Source passage:
Gay refers to the mockery she received on Twitter as a “deluge of hate.” She quotes the trolly messages that flooded her DMs.

But she’s not unique for getting tweets making fun of her. Every public figure gets that. People who put themselves out there, on tv, in writing, on radio, on twitter, get hate from trolls who want attention and don’t have enough nerve, drive, or talent to express themselves in a constructive way.

These people suck, no doubt. And they were wrong to use racial insults against Gay. That doesn’t mean that it was racist to point out the math error made by Williams, Gay, and the producing staff that fed them the tweet for on air discussion.

“Unfortunately,” Gay writes, “quite a few Americans can tell you what it’s like to be the target of a Twitter mob over a gaffe. My great sin was trivial, harmless, silly. What’s it like when people are trying to cancel you for a math mistake? Weird, and maddening and painful.”

We’re pretty sure that Gay was never in danger of being cancelled, but it was important for many of us to point out that Williams and Gay were representative of the establishment media who all too often talk down to their audience and mock and denigrate those who they consider “deplorable.”

The reason for the loud voices was that this little moment of sucking hard at math confirmed that these elite talking heads were not as smart as they think they are. Also, it was just straight-up funny.

One wonders if Gay thinks Twitter mobs are justified for other things, over anonymous accusations for example, or if she thinks there are mobbings that do serve a purpose. The clear incompetence with figures exhibited by Williams, Gay, and the production team, stands on its own. Maybe it was silly, as Gay says, or maybe it was an obvious willingness on the part of these pundits to believe words just because they saw them written down.

If you’re going to go on TV and talk to millions of people about economics, learn to do some super basic math in your head. And if you screw up, and people notice, it’s because it’s obvious, not because they’re racist.

Actions to take:
1. Print the stretch of the commentary on Gay's math error from "The reason for" through "them written down.", word for word.
2. In the commentary on Gay's math error, what phrase does Gay use to describe the mockery she received on Twitter?

Rows:
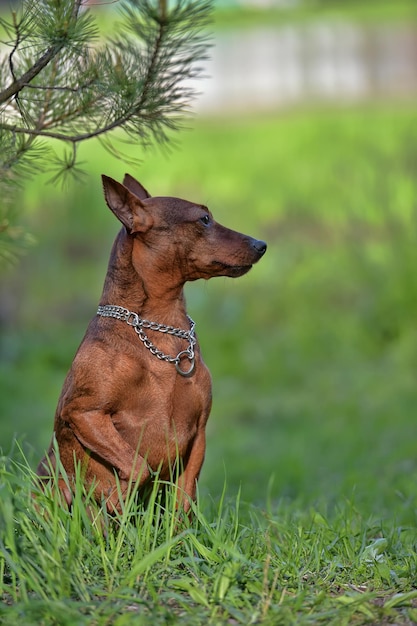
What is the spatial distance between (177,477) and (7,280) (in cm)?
847

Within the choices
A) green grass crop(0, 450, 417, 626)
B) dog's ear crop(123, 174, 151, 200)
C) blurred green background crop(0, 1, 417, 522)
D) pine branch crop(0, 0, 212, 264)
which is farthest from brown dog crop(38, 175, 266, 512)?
blurred green background crop(0, 1, 417, 522)

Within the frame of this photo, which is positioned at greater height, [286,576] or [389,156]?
[389,156]

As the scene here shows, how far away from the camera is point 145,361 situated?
3637 millimetres

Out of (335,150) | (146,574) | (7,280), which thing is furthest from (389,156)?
(146,574)

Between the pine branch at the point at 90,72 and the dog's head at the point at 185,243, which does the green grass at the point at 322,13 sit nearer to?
the pine branch at the point at 90,72

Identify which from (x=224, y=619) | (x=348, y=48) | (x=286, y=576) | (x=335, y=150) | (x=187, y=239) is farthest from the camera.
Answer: (x=348, y=48)

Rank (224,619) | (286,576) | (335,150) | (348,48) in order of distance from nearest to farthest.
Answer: (224,619), (286,576), (335,150), (348,48)

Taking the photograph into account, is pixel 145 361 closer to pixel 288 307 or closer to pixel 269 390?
pixel 269 390

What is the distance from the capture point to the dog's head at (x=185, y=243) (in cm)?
365

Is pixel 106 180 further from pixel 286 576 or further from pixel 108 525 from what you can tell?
pixel 286 576

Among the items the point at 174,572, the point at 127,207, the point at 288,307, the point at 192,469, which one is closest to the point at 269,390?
the point at 288,307

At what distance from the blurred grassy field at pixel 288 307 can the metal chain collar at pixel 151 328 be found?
1914mm

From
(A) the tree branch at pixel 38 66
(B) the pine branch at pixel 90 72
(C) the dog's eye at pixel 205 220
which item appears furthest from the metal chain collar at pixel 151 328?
(A) the tree branch at pixel 38 66

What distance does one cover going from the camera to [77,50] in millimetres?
3682
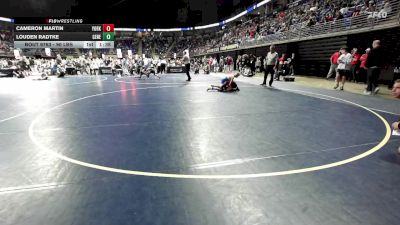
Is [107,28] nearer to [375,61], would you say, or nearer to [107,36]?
[107,36]

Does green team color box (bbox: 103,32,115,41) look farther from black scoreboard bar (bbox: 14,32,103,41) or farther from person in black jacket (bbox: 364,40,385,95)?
person in black jacket (bbox: 364,40,385,95)

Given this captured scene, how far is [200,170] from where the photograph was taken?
317cm

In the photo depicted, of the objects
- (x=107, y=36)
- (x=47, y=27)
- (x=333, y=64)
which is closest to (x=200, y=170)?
(x=333, y=64)

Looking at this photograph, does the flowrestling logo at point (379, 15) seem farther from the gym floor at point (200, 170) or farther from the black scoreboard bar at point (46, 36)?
the black scoreboard bar at point (46, 36)

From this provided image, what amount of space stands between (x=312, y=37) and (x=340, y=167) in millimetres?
17643

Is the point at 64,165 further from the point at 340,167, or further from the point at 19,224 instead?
the point at 340,167

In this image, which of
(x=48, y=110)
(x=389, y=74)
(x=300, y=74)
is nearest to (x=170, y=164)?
(x=48, y=110)

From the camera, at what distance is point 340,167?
3207mm

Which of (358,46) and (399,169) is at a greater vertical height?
(358,46)
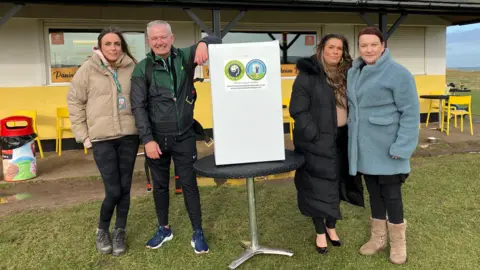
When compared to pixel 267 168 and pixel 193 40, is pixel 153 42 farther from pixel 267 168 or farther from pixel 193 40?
pixel 193 40

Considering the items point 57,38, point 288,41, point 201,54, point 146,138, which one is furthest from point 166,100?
point 288,41

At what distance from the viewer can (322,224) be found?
9.24 ft

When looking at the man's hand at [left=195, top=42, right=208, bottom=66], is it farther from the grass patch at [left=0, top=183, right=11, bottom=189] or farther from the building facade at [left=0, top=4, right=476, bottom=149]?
the building facade at [left=0, top=4, right=476, bottom=149]

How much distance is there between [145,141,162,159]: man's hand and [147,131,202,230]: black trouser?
8 centimetres

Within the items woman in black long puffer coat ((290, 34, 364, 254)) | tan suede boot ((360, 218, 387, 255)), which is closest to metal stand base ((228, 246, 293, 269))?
woman in black long puffer coat ((290, 34, 364, 254))

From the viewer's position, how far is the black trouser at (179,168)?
2741mm

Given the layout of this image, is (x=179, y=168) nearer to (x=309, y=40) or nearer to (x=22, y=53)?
(x=22, y=53)

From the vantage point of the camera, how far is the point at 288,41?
327 inches

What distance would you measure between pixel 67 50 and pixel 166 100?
5385mm

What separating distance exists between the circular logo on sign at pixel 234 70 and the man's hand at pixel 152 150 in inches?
29.2

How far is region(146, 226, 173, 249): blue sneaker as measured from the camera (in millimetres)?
2988

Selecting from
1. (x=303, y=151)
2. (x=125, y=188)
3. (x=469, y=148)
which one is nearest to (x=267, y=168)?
(x=303, y=151)

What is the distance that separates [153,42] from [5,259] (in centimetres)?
196

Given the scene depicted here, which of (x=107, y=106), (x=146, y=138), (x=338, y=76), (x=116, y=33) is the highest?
(x=116, y=33)
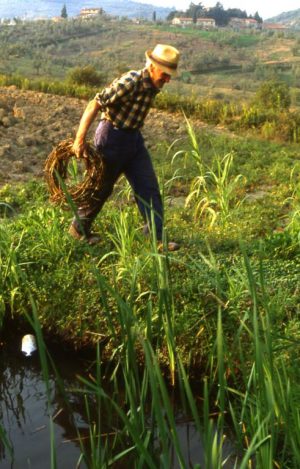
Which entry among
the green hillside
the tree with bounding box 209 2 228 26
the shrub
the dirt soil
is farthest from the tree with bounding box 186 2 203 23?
the dirt soil

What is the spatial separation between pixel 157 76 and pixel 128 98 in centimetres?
22

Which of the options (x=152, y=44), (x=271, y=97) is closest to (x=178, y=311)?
(x=271, y=97)

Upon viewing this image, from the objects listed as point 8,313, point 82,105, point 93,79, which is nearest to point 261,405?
point 8,313

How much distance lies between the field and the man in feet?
0.60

Solved problems:
1.
The reason for the loud voices was that this little moment of sucking hard at math confirmed that these elite talking heads were not as smart as they think they are. Also, it was just straight-up funny.

One wonders if Gay thinks Twitter mobs are justified for other things, over anonymous accusations for example, or if she thinks there are mobbings that do serve a purpose. The clear incompetence with figures exhibited by Williams, Gay, and the production team, stands on its own. Maybe it was silly, as Gay says, or maybe it was an obvious willingness on the part of these pundits to believe words just because they saw them written down.

2. A "deluge of hate."